Éric Reinhardt © Francesca Mantovani
Au Bistrot est décidément un lieu qui attire l'oeil des grands écrivains. Comme François Pervillé nous a informé que son restaurant avait aussi servi de décor à Éric Reinhardt, pour son "Comédies Françaises" (Gallimard 2020 / Prix les Inrockuptibles), nous avons contacté Éric, qui nous a donné l'autorisation de présenter ici un extrait de ce roman qui raconte le destin contrarié de l'Internet français pendant les années 70, et a représenté l'un des livres-évènements de la rentrée littéraire 2020...
... Alors il décida qu’il irait au Bistrot, décision dont le bien-fondé se trouva vérifié par le fait qu’un garçon longiligne, efféminé, habillé tout en noir, assis à l’intérieur en compagnie de deux hommes de la même famille gay mais dans la catégorie déménageurs dandys, lui adressa un grand sourire à travers la vitre.

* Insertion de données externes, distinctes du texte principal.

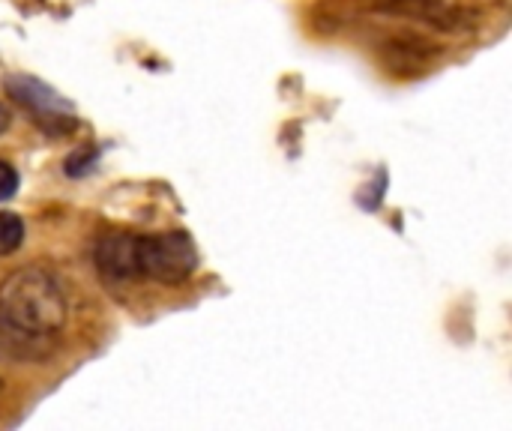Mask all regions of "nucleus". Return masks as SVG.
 Returning a JSON list of instances; mask_svg holds the SVG:
<instances>
[{"label": "nucleus", "instance_id": "1", "mask_svg": "<svg viewBox=\"0 0 512 431\" xmlns=\"http://www.w3.org/2000/svg\"><path fill=\"white\" fill-rule=\"evenodd\" d=\"M69 303L57 276L45 267H21L0 282V336L36 345L66 327Z\"/></svg>", "mask_w": 512, "mask_h": 431}, {"label": "nucleus", "instance_id": "2", "mask_svg": "<svg viewBox=\"0 0 512 431\" xmlns=\"http://www.w3.org/2000/svg\"><path fill=\"white\" fill-rule=\"evenodd\" d=\"M135 267L138 279H153L159 285H183L198 270V249L186 231L135 237Z\"/></svg>", "mask_w": 512, "mask_h": 431}, {"label": "nucleus", "instance_id": "3", "mask_svg": "<svg viewBox=\"0 0 512 431\" xmlns=\"http://www.w3.org/2000/svg\"><path fill=\"white\" fill-rule=\"evenodd\" d=\"M3 90L6 96L21 105L24 111H30L36 117V123L51 132V135H66L78 126V117H75V105L60 93L54 90L51 84H45L42 78H33V75H6L3 78Z\"/></svg>", "mask_w": 512, "mask_h": 431}, {"label": "nucleus", "instance_id": "4", "mask_svg": "<svg viewBox=\"0 0 512 431\" xmlns=\"http://www.w3.org/2000/svg\"><path fill=\"white\" fill-rule=\"evenodd\" d=\"M96 267L102 282H135L138 267H135V237L132 234H105L96 246Z\"/></svg>", "mask_w": 512, "mask_h": 431}, {"label": "nucleus", "instance_id": "5", "mask_svg": "<svg viewBox=\"0 0 512 431\" xmlns=\"http://www.w3.org/2000/svg\"><path fill=\"white\" fill-rule=\"evenodd\" d=\"M384 9L432 21L435 27H462L465 24V12L447 0H396V3H384Z\"/></svg>", "mask_w": 512, "mask_h": 431}, {"label": "nucleus", "instance_id": "6", "mask_svg": "<svg viewBox=\"0 0 512 431\" xmlns=\"http://www.w3.org/2000/svg\"><path fill=\"white\" fill-rule=\"evenodd\" d=\"M24 243V219L18 213L0 210V258L15 255Z\"/></svg>", "mask_w": 512, "mask_h": 431}, {"label": "nucleus", "instance_id": "7", "mask_svg": "<svg viewBox=\"0 0 512 431\" xmlns=\"http://www.w3.org/2000/svg\"><path fill=\"white\" fill-rule=\"evenodd\" d=\"M93 165H96V150H75V153L63 162V168H66L69 177H81V174H87Z\"/></svg>", "mask_w": 512, "mask_h": 431}, {"label": "nucleus", "instance_id": "8", "mask_svg": "<svg viewBox=\"0 0 512 431\" xmlns=\"http://www.w3.org/2000/svg\"><path fill=\"white\" fill-rule=\"evenodd\" d=\"M18 186H21V177H18L15 165L0 159V201H9L18 192Z\"/></svg>", "mask_w": 512, "mask_h": 431}, {"label": "nucleus", "instance_id": "9", "mask_svg": "<svg viewBox=\"0 0 512 431\" xmlns=\"http://www.w3.org/2000/svg\"><path fill=\"white\" fill-rule=\"evenodd\" d=\"M9 126H12V114H9V108H6V105H0V135H3Z\"/></svg>", "mask_w": 512, "mask_h": 431}]
</instances>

Décidément, il y a des jours comme ça... Dimitri entra et demanda s’il n’était pas trop tard pour déjeuner, on lui répondit non, il demanda s’il pouvait déjeuner au comptoir, on lui répondit oui, alors Dimitri grimpa sur un lourd tabouret. Le joli garçon qui lui avait souri à travers la vitre était assis juste derrière lui. On lui donna la carte. Après avoir choisi ce qu’il voulait manger, une andouillette purée maison, Dimitri se tourna vers le jeune homme : levant la tête vers Dimitri, il lui dit qu’il l’avait immédiatement reconnu, pas lui ? Euh, non, pardon, il ne voyait pas, mais il n’était pas du tout physionomiste, il ne fallait pas lui en vouloir, cette défaillance lui jouait souvent des tours, lui fit savoir Dimitri, confus...

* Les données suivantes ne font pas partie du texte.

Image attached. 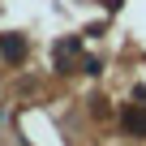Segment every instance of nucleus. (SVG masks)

— Je suis un copain de Seb ? Seb à Paris ? Le musicien ? Tu vois ? lui dit le jeune homme, à l’américaine, en prononçant des phrases affirmatives sur un ton absurdement interrogatif, ce qui avait le don d’horripiler Dimitri.
— Oui, bien sûr, vous êtes un ami de Seb ! On s’est vus où, déjà ?

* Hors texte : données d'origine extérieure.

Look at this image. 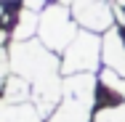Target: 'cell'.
Returning <instances> with one entry per match:
<instances>
[{"label": "cell", "instance_id": "obj_1", "mask_svg": "<svg viewBox=\"0 0 125 122\" xmlns=\"http://www.w3.org/2000/svg\"><path fill=\"white\" fill-rule=\"evenodd\" d=\"M5 48L11 58V74L24 77L32 85V101L40 109V114L48 120L64 96L61 61L40 40H13Z\"/></svg>", "mask_w": 125, "mask_h": 122}, {"label": "cell", "instance_id": "obj_2", "mask_svg": "<svg viewBox=\"0 0 125 122\" xmlns=\"http://www.w3.org/2000/svg\"><path fill=\"white\" fill-rule=\"evenodd\" d=\"M96 103V77L91 72L64 77V96L45 122H91Z\"/></svg>", "mask_w": 125, "mask_h": 122}, {"label": "cell", "instance_id": "obj_3", "mask_svg": "<svg viewBox=\"0 0 125 122\" xmlns=\"http://www.w3.org/2000/svg\"><path fill=\"white\" fill-rule=\"evenodd\" d=\"M77 21L69 11V5H61V3H53L45 5V11L40 13V29H37V40L51 48L53 53H64L69 48V43L77 37Z\"/></svg>", "mask_w": 125, "mask_h": 122}, {"label": "cell", "instance_id": "obj_4", "mask_svg": "<svg viewBox=\"0 0 125 122\" xmlns=\"http://www.w3.org/2000/svg\"><path fill=\"white\" fill-rule=\"evenodd\" d=\"M101 61V40L96 32H77V37L69 43V48L64 50V58H61V72L64 77L69 74H83V72H96Z\"/></svg>", "mask_w": 125, "mask_h": 122}, {"label": "cell", "instance_id": "obj_5", "mask_svg": "<svg viewBox=\"0 0 125 122\" xmlns=\"http://www.w3.org/2000/svg\"><path fill=\"white\" fill-rule=\"evenodd\" d=\"M69 8L75 21L88 32H109L117 19L112 0H75Z\"/></svg>", "mask_w": 125, "mask_h": 122}, {"label": "cell", "instance_id": "obj_6", "mask_svg": "<svg viewBox=\"0 0 125 122\" xmlns=\"http://www.w3.org/2000/svg\"><path fill=\"white\" fill-rule=\"evenodd\" d=\"M101 61L106 64V69H115L125 77V40L117 27H112L101 37Z\"/></svg>", "mask_w": 125, "mask_h": 122}, {"label": "cell", "instance_id": "obj_7", "mask_svg": "<svg viewBox=\"0 0 125 122\" xmlns=\"http://www.w3.org/2000/svg\"><path fill=\"white\" fill-rule=\"evenodd\" d=\"M0 122H45V117L40 114L35 101H24V103H5L3 101Z\"/></svg>", "mask_w": 125, "mask_h": 122}, {"label": "cell", "instance_id": "obj_8", "mask_svg": "<svg viewBox=\"0 0 125 122\" xmlns=\"http://www.w3.org/2000/svg\"><path fill=\"white\" fill-rule=\"evenodd\" d=\"M32 98V85L19 74H8L3 80V101L5 103H24Z\"/></svg>", "mask_w": 125, "mask_h": 122}, {"label": "cell", "instance_id": "obj_9", "mask_svg": "<svg viewBox=\"0 0 125 122\" xmlns=\"http://www.w3.org/2000/svg\"><path fill=\"white\" fill-rule=\"evenodd\" d=\"M37 29H40V13L24 8V11H19V19H16V27H13L11 37L13 40H32L37 35Z\"/></svg>", "mask_w": 125, "mask_h": 122}, {"label": "cell", "instance_id": "obj_10", "mask_svg": "<svg viewBox=\"0 0 125 122\" xmlns=\"http://www.w3.org/2000/svg\"><path fill=\"white\" fill-rule=\"evenodd\" d=\"M99 80H101V85H104L109 93L125 98V77L123 74H117L115 69H104V72L99 74Z\"/></svg>", "mask_w": 125, "mask_h": 122}, {"label": "cell", "instance_id": "obj_11", "mask_svg": "<svg viewBox=\"0 0 125 122\" xmlns=\"http://www.w3.org/2000/svg\"><path fill=\"white\" fill-rule=\"evenodd\" d=\"M93 122H125V101L117 106H106L93 114Z\"/></svg>", "mask_w": 125, "mask_h": 122}, {"label": "cell", "instance_id": "obj_12", "mask_svg": "<svg viewBox=\"0 0 125 122\" xmlns=\"http://www.w3.org/2000/svg\"><path fill=\"white\" fill-rule=\"evenodd\" d=\"M24 8H29V11H37V13H43V11H45V0H24Z\"/></svg>", "mask_w": 125, "mask_h": 122}, {"label": "cell", "instance_id": "obj_13", "mask_svg": "<svg viewBox=\"0 0 125 122\" xmlns=\"http://www.w3.org/2000/svg\"><path fill=\"white\" fill-rule=\"evenodd\" d=\"M112 5L115 8H125V0H112Z\"/></svg>", "mask_w": 125, "mask_h": 122}, {"label": "cell", "instance_id": "obj_14", "mask_svg": "<svg viewBox=\"0 0 125 122\" xmlns=\"http://www.w3.org/2000/svg\"><path fill=\"white\" fill-rule=\"evenodd\" d=\"M56 3H61V5H72L75 0H56Z\"/></svg>", "mask_w": 125, "mask_h": 122}, {"label": "cell", "instance_id": "obj_15", "mask_svg": "<svg viewBox=\"0 0 125 122\" xmlns=\"http://www.w3.org/2000/svg\"><path fill=\"white\" fill-rule=\"evenodd\" d=\"M5 3H13V0H5Z\"/></svg>", "mask_w": 125, "mask_h": 122}]
</instances>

— On a bu un verre un soir chez Jeannette ? lui répondit-il.
— C’est vrai, voilà, pardon. Chez Jeannette. Avec Seb. Bien sûr. Pardon. Comment vous vous appelez, déjà, j’ai oublié...
— Théo ? Je suis pianiste ? lui répondit le joli garçon (il continuait de s’exprimer comme s’il jouait dans une série américaine, mais en français).
— Ça y est, pardon, j’y suis, je vois tout à fait qui vous êtes maintenant : Théo l’ami pianiste de Seb, dit Dimitri. Vous êtes Théo bien sûr. Je suis vraiment désolé.
— On se tutoyait, avant, dit Théo.
— C’est vrai, pardon, je ne sais pas ce que j’ai aujourd’hui, j’ai un peu la tête ailleurs, tutoyons-nous. Tu habites Bordeaux maintenant ?
Il éclata de rire.
— Non. Seulement en vacances. Je suis venu passer quelques jours chez des amis bordelais ? On a loué un truc sur le bassin d’Arcachon ? Et on est venus passer la journée à Bordeaux, comme ça, pour se balader ?
— C’est un très bon endroit pour déjeuner, ici, dit l’un des garçons à Dimitri en levant son pouce en signe d’assentiment (exactement comme la nana joviale dans son tableau carré, quelques minutes plus tôt) : excellent choix.
Au Bistrot, 61 place des Capucins, 33800, Bordeaux. Réservations : 06 63 54 21 14. Du mercredi au dimanche, 12h-14h30, 19h-23h.